In the case of Chile, if the government closed frontiers and any ports soon (what is to say, less than 16 hours after the rash arrived at Barajas Airport in Madrid, the faster route I can imagine), the entire country could survive reasonably well, taking some measures:
- Closing frontiers in a really aggressive manner, with millitary forces shooting to everything that moves in each frontier pass (which are, luckily, less than 15 in the entire country)
- Erradicating mammals in all frontier zones, mainly cammelids and rats in the Andes, and sea mammals in the coasts.
- Creating internal layers or enforcing natural buffer zones, like Atacama desert, that couldn't be crossed without local support (for water, gas and so)
- Disgregating population from cities, mainly to avoid breaks of secondary infections that couldn't be controlled with only national medical resources.
- Establishing strict natality policies, which adapt the population growth to resource availability and the need to repopulate cleansed zones when it becomes possible.
- [very hard] developing reliable energy sources outside fossil fuels, that are basically absent in the territory.

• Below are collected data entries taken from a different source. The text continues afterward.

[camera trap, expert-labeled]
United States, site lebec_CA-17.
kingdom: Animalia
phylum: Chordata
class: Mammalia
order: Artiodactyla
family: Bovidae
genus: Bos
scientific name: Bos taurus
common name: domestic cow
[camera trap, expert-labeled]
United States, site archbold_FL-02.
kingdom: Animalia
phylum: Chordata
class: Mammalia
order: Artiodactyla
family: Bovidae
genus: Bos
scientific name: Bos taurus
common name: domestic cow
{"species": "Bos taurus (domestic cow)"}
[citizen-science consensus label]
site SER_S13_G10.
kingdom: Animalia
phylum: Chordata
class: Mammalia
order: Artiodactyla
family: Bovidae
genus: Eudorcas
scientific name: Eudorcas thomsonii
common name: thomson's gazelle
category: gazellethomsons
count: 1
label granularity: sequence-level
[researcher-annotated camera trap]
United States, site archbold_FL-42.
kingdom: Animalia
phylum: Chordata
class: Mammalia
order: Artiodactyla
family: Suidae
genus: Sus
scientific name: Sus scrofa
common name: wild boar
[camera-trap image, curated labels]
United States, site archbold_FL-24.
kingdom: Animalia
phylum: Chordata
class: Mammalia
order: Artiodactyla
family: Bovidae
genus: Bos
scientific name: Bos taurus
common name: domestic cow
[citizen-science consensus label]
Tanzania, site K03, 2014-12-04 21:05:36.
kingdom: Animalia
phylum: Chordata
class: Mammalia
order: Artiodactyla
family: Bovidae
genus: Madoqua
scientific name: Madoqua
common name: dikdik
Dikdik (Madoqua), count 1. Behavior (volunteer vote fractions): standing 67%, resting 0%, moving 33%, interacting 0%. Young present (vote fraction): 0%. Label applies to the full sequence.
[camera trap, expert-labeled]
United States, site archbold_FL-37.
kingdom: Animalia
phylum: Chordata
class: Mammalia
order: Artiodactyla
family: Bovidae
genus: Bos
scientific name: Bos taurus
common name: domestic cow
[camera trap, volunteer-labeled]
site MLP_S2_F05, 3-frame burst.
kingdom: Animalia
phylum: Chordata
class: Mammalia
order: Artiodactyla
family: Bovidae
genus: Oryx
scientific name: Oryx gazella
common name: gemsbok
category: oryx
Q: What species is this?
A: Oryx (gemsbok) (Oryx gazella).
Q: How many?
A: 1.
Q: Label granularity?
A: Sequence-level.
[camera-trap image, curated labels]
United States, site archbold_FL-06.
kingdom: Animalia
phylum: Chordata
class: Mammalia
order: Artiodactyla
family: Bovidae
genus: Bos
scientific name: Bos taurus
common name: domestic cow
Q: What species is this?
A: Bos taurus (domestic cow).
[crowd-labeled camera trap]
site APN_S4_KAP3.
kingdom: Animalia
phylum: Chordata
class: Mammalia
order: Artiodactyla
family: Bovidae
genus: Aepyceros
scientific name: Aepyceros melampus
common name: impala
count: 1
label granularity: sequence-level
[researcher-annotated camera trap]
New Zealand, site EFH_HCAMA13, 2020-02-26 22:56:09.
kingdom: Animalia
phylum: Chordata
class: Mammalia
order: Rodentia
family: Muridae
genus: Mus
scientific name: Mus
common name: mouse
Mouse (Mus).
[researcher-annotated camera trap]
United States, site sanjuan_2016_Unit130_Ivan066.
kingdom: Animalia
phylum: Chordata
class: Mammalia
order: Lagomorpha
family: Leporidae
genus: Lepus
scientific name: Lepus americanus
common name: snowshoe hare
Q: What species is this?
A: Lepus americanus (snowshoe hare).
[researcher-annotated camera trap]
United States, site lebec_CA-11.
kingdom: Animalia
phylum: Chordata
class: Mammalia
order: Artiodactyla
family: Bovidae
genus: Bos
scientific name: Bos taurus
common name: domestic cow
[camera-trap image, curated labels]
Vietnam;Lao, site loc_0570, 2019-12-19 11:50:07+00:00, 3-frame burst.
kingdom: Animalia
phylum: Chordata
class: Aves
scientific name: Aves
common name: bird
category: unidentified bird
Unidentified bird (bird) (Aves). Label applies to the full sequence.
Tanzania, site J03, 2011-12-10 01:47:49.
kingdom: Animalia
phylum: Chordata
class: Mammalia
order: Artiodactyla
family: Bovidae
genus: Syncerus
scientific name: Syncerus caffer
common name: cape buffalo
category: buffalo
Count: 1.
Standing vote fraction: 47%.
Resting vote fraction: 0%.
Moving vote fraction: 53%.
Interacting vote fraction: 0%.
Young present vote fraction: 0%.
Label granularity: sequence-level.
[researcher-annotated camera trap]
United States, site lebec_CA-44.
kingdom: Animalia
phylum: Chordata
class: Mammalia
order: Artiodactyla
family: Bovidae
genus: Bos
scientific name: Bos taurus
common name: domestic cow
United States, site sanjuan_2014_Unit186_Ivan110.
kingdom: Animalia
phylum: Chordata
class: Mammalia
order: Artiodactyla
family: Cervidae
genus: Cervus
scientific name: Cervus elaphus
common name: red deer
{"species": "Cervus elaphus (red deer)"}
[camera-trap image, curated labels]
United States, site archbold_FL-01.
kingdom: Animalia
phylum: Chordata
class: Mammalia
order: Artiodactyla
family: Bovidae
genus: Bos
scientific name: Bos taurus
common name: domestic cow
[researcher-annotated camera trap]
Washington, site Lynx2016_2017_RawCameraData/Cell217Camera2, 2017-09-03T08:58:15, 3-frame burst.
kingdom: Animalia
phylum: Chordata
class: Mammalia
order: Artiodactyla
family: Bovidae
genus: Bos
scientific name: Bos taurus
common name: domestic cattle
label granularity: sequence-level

Counterintuitively, Patagonia would be some of the harder places to control, because of the lack of natural frontiers with the much more probably infected Argentina. Maybe some independent communities would arise, but central Chile would certainly not know of them until radio communications are recovered.
And that's a big issue: if in year 90 nordic peoples had archived reliable radio communication, why they haven't stabilished links with other survivor settlements via long-wave radio? What is more, supposing that the rash had just one break in northern Africa, countries like Japan or Chile would have clear advantages in massive survival, and so, in keeping Old World technologies. By year 90, it would be reasonable that those settlements (or, best said, countries) would have reach Scandinavia in search of survivors decades ago.
It leads me to think that the rash could be a multifocal infection, happening in more than a break at a time, eliminating the possibility of these kind of super-developed survivor communities. Of course, just could be that the lack of fossil fuels could make feasible a massive survival rate in isolated countries, with hindered development.